### Required tasks
(1) Retype the part of the Saudi data centre text that runs from "In Saudi Arabia, large" to "or industrial hubs.".
(2) In the text on Saudi data centres, what do official Saudi statistics not yet do with data centre electricity consumption?
(3) Proceed with the text on Saudi Arabia's data centre landscape, picking up after its final sentence.

### Extract
== Segment start ==
Alongside power, fuel, and water, digital connectivity increasingly emerges as a foundational element of the infrastructure required to support large-scale data centre development. High-capacity domestic fibre networks, international connectivity, redundancy, and resilience across transmission routes may be as determinative for siting and scalability as access to grid capacity or water resources, particularly for hyperscale and mission-critical facilities with latency-sensitive workloads. In that sense, digital connectivity becomes another layer of infrastructure that must be planned in parallel with power, fuel, and water, rather than after the fact.
Recent policy communications have placed increasing emphasis on integrating large new loads into system-level planning and on siting such loads in locations that are compatible with grid capacity and long-term network development. In practice, this might mean aligning investment decisions for major digital and industrial clusters with the Kingdom’s broader objectives around reliability, affordability, and the energy transition, and managing the risks associated with fragmented, purely demand-driven build-out.
In Saudi Arabia, large data centres are increasingly treated as large industrial consumers with continuous high-density loads that are strategically important to the digital economy, and therefore are integrated into power-system and infrastructure planning rather than handled as a purely IT issue. This GT Advisory outlines the main legal, regulatory, and whole-of-system considerations for investors, operators, and policymakers engaging with Saudi Arabia’s evolving data centre landscape.
1. Data Centres as High-Density Loads in National Energy Planning
Saudi energy policy frameworks increasingly assess large data centres alongside industrial, residential, commercial, and water-sector demand. These facilities have high and relatively continuous loads, often concentrated in major metropolitan areas and new economic or industrial hubs.
Today, data centres may account for a modest but growing share of national electricity demand. Official Saudi statistics do not yet disaggregate data centre consumption as a separate category, but global benchmarks typically place data centres in the low single-digit percentage range of total demand in some markets. Given the current installed IT-load capacity in the Kingdom and total generation capacity exceeding tens of gigawatts, the present share may still be relatively small, with the potential to become more material over the medium term as planned capacity comes online.
Demand composition is also an important consideration. Growth in data-centre capacity may be driven by a mix of hyperscalers, AI-focused compute providers, enterprise and colocation customers, as well as public-sector and regulated-sector workloads. Each of these user groups brings different expectations around uptime, contracting structures, expansion phasing and risk allocation. In practice, the identity and maturity of anchor customers often shape the commercial and financing profile of a project, influencing everything from service-level commitments and step-in rights to the alignment between digital offtake arrangements and long-term power-supply contracts.
== Segment end ==
### Data extracts
== Segment start ==
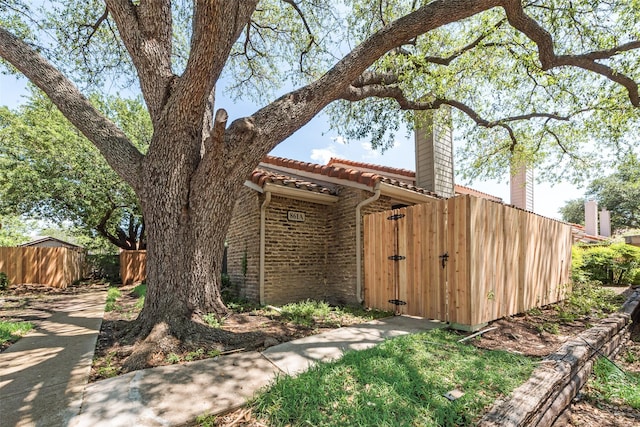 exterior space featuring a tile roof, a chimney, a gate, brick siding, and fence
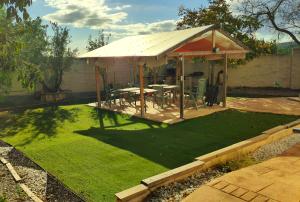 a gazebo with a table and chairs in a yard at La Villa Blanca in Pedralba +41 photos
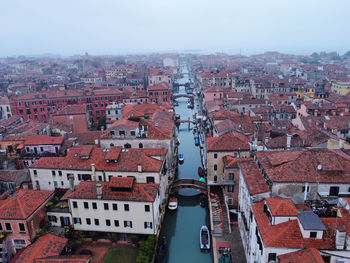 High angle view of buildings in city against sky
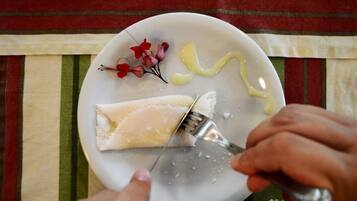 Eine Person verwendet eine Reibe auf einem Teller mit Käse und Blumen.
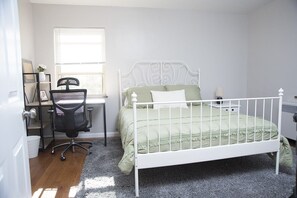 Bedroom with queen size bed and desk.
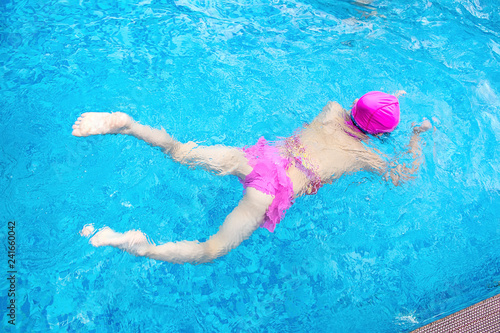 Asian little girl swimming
== Segment end ==
== Segment start ==
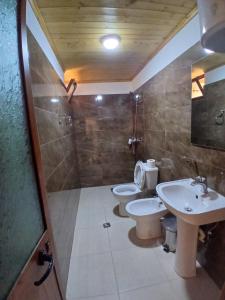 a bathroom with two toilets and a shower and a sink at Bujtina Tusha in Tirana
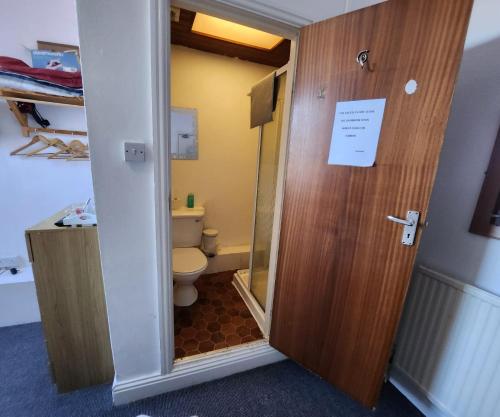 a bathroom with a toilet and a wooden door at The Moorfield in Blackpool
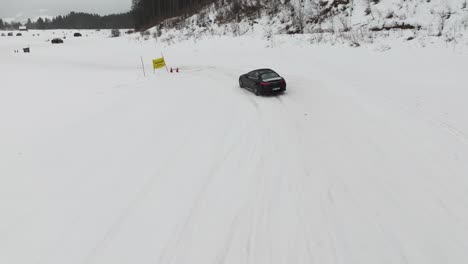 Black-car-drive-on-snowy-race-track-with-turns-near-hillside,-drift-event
== Segment end ==
== Segment start ==
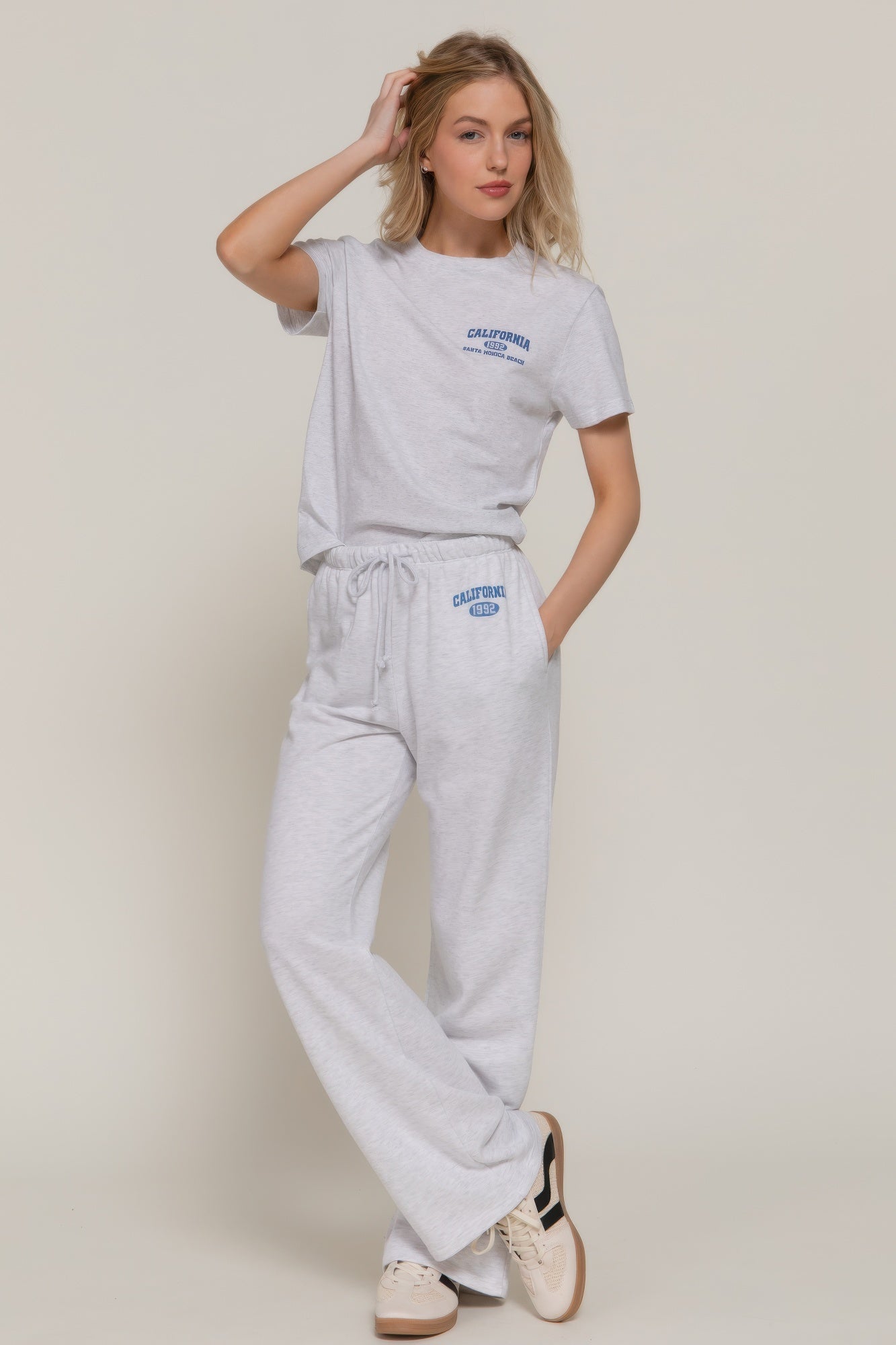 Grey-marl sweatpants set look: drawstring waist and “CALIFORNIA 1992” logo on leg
== Segment end ==
### Answers below
(1)
In Saudi Arabia, large data centres are increasingly treated as large industrial consumers with continuous high-density loads that are strategically important to the digital economy, and therefore are integrated into power-system and infrastructure planning rather than handled as a purely IT issue. This GT Advisory outlines the main legal, regulatory, and whole-of-system considerations for investors, operators, and policymakers engaging with Saudi Arabia’s evolving data centre landscape.
1. Data Centres as High-Density Loads in National Energy Planning
Saudi energy policy frameworks increasingly assess large data centres alongside industrial, residential, commercial, and water-sector demand. These facilities have high and relatively continuous loads, often concentrated in major metropolitan areas and new economic or industrial hubs.

(2) They do not yet disaggregate it as a separate category.

(3)
Two dimensions are particularly important when planning for large data-centre loads:
- Project maturity: Operational facilities, projects under construction, projects at final investment decision (FID), and earlier-stage schemes supported by land reservations or memoranda of understanding have very different implications for connection queues, network investment, and the timing of load growth.
- Location and timing: Clustering large centres on constrained transmission corridors may create bottlenecks and require reinforcement, whereas siting near strong grid nodes or new generation hubs may reduce costs and risks and shorten connection lead times.
In practice, these considerations mean that assessing the suitability of a site for large-scale data-centre development increasingly requires a holistic view of “infrastructure readiness.” Beyond proximity to generation or strong grid nodes, this might include the availability of scalable digital connectivity, redundancy across physical routes, and the ability to support future expansion without repeated permitting cycles or network reconfiguration.
Looking ahead, some facilities may, in principle, be able to offer a limited degree of operational flexibility. International experience suggests that this is typically confined to specific computing profiles, such as non-mission-critical workloads, batch processing, or certain AI training activities, and often only under tightly defined conditions. For most mission-critical operations, contractual uptime commitments and reliability expectations significantly constrain participation in demand-response or curtailment arrangements. Any future use of such mechanisms would therefore require clear regulatory guidance from the Saudi Electricity Regulatory Authority (SERA) on compensation, reliability standards, and curtailment protocols, and should be viewed as a targeted, use-case-specific tool rather than a system-wide solution.
2. Powering Large-Scale Digital Loads
2.1 Regulatory Framework and Grid Connection
SERA, together with the Ministry of Energy, provides the framework for grid connection, capacity allocation, tariffs, and reliability standards. For data centre sponsors and their lenders, several points are central for consideration:
- Connection timelines and milestones, including the extent of required reinforcement of local or regional networks;
- Cost allocation for grid upgrades, and the degree to which developers are expected to contribute to upstream transmission or distribution investments;
- Curtailment and dispatch risk, including how priority is allocated among competing loads and what relief or compensation, if any, is available; and
- Compliance with network codes and reliability standards, including any additional requirements for high-density, high-availability loads.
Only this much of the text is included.